Hello everyone, my name is Richard Phillips and I am excited to share a different take on a classic archetype, UW Midrange. In fact, UW Midrange was the first “real” modern deck that I owned. It had great matchups against other fair decks, but struggled mightily against combo decks. However, with the meta shifting in the wake of the recent unbans of Bloodbraid Elf and Jace the Mind Sculptor, now is a great time to reexamine this archetype. At first, many players assumed that jamming some number of Jace, the Mind Sculptor in their UW shells was the correct way to face the new meta. This approach appears to have had only limited success, and player are beginning to cut back on the number of Jace they are playing. Instead of trying to shove some Jace in an old deck, we are going to look at a deck that moves away from Jace and towards Gideon instead.

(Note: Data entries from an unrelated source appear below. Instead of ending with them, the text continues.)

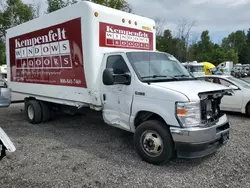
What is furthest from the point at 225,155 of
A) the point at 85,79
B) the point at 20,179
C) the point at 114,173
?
the point at 20,179

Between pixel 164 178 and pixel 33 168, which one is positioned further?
pixel 33 168

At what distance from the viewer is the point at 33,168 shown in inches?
169

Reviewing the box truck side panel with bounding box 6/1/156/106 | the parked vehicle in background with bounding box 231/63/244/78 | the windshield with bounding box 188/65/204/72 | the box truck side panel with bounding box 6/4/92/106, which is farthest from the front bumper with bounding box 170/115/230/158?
the parked vehicle in background with bounding box 231/63/244/78

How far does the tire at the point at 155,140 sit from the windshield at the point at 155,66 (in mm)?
1002

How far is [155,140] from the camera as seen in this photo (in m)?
4.32

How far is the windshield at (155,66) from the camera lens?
4.84 m

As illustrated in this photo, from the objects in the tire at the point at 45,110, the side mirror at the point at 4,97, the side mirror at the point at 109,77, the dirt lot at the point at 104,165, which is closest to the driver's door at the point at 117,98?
the side mirror at the point at 109,77

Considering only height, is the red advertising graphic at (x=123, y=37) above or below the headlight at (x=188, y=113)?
above

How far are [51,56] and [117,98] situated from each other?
278 centimetres

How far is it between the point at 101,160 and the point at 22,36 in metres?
5.43

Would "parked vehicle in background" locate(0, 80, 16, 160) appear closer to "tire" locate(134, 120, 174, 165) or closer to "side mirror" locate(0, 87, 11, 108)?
"side mirror" locate(0, 87, 11, 108)

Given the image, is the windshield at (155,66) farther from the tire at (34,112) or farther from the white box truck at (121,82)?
the tire at (34,112)

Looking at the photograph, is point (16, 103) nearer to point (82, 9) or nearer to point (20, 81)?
point (20, 81)

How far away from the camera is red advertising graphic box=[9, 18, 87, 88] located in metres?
5.85
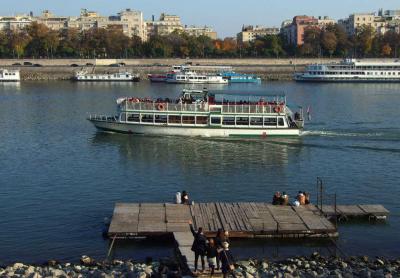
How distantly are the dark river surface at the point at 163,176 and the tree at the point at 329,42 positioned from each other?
10950cm

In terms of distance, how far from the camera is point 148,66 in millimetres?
154125

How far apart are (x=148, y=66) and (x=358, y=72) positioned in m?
52.9

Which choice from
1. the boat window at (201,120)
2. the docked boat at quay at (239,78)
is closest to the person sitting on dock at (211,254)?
the boat window at (201,120)

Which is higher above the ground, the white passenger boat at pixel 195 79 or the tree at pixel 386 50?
the tree at pixel 386 50

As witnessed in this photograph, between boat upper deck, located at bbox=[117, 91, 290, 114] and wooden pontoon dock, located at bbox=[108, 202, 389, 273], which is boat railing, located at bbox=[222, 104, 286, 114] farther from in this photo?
wooden pontoon dock, located at bbox=[108, 202, 389, 273]

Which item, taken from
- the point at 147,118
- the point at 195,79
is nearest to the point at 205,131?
the point at 147,118

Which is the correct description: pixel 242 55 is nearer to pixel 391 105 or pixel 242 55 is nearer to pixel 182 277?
pixel 391 105

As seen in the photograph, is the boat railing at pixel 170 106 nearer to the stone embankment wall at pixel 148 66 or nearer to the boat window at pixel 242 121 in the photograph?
the boat window at pixel 242 121

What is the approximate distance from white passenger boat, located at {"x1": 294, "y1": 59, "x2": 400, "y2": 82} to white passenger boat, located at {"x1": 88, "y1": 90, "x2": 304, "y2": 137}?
261ft

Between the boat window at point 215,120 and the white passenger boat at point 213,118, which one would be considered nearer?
the white passenger boat at point 213,118

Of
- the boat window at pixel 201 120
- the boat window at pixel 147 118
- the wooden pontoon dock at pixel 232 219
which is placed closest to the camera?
the wooden pontoon dock at pixel 232 219

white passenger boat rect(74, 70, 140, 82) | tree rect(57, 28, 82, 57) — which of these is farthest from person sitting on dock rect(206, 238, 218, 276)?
tree rect(57, 28, 82, 57)

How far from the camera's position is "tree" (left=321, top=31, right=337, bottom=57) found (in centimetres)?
17162

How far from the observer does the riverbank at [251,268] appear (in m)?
21.6
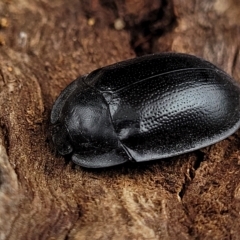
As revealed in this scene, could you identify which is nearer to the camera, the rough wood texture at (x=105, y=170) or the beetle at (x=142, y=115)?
the rough wood texture at (x=105, y=170)

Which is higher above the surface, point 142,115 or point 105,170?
point 142,115

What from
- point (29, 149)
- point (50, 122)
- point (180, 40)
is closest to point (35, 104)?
point (50, 122)

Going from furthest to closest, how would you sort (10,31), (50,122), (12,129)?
(10,31), (50,122), (12,129)

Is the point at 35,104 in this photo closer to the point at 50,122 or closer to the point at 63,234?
the point at 50,122
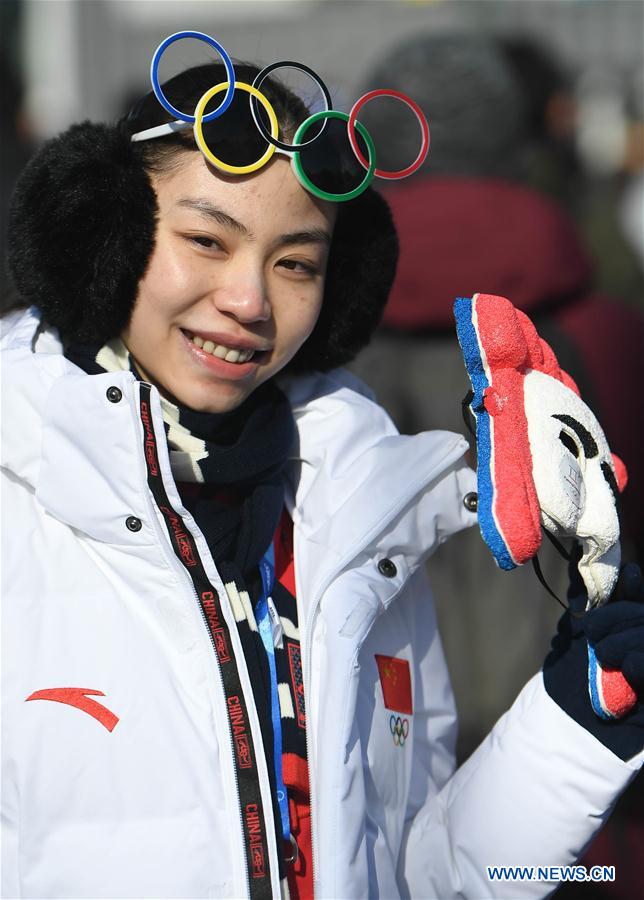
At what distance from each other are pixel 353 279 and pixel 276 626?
0.62 metres

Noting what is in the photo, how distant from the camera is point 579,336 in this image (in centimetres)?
223

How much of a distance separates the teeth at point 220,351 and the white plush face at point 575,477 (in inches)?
17.1

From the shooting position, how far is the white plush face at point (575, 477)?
51.6 inches

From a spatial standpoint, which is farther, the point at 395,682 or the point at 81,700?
the point at 395,682

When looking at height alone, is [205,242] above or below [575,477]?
above

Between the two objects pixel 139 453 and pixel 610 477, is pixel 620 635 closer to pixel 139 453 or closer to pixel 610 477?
pixel 610 477

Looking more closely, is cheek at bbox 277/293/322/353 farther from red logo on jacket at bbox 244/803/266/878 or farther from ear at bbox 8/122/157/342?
red logo on jacket at bbox 244/803/266/878

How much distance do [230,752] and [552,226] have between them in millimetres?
1477

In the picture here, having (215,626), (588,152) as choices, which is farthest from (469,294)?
(588,152)

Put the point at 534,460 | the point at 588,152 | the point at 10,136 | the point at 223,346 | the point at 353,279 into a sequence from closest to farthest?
1. the point at 534,460
2. the point at 223,346
3. the point at 353,279
4. the point at 10,136
5. the point at 588,152

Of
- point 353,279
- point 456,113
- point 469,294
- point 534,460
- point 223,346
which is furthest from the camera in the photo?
point 456,113

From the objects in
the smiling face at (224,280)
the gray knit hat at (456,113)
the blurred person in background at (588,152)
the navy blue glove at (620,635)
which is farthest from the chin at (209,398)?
the blurred person in background at (588,152)

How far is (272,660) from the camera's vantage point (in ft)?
5.03

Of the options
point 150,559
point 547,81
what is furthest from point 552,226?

Richard’s UW Midrange Decklist [March 2018]
4 Path to Exile
4 Serum Visions
4 Spreading Seas
2 Detention Sphere
4 Wall of Omens
3 Kitchen Finks
4 Spell Queller
1 Snapcaster Mage
1 Baneslayer Angel
3 Restoration Angel
2 Gideon, Ally of Zendikar
2 Gideon of the Trials
1 Gideon Jura
4 Celestial Colonnade
4 Field of Ruin
4 Flooded Strand
3 Hallowed Fountain
2 Mystic Gate
3 Settle the Wreckage
1 Runed Halo
2 Rest in Peace
3 Stony Silence
1 Vendilion Clique
1 Blessed Alliance
2 Geist of Saint Traft
First, it is important to determine why this deck, which was previously not well positioned, is viable once again. In short, the answer is Bloodbraid Elf. The inclusion of Bloodbraid Elf turned Jund from a Tier 3 deck into the boogeyman of the format once again. This resurgence has caused a metagame shake-up. There has not been a major Modern event since the ban announcement and decks are still trying to adapt to the new decks that are being created in its wake.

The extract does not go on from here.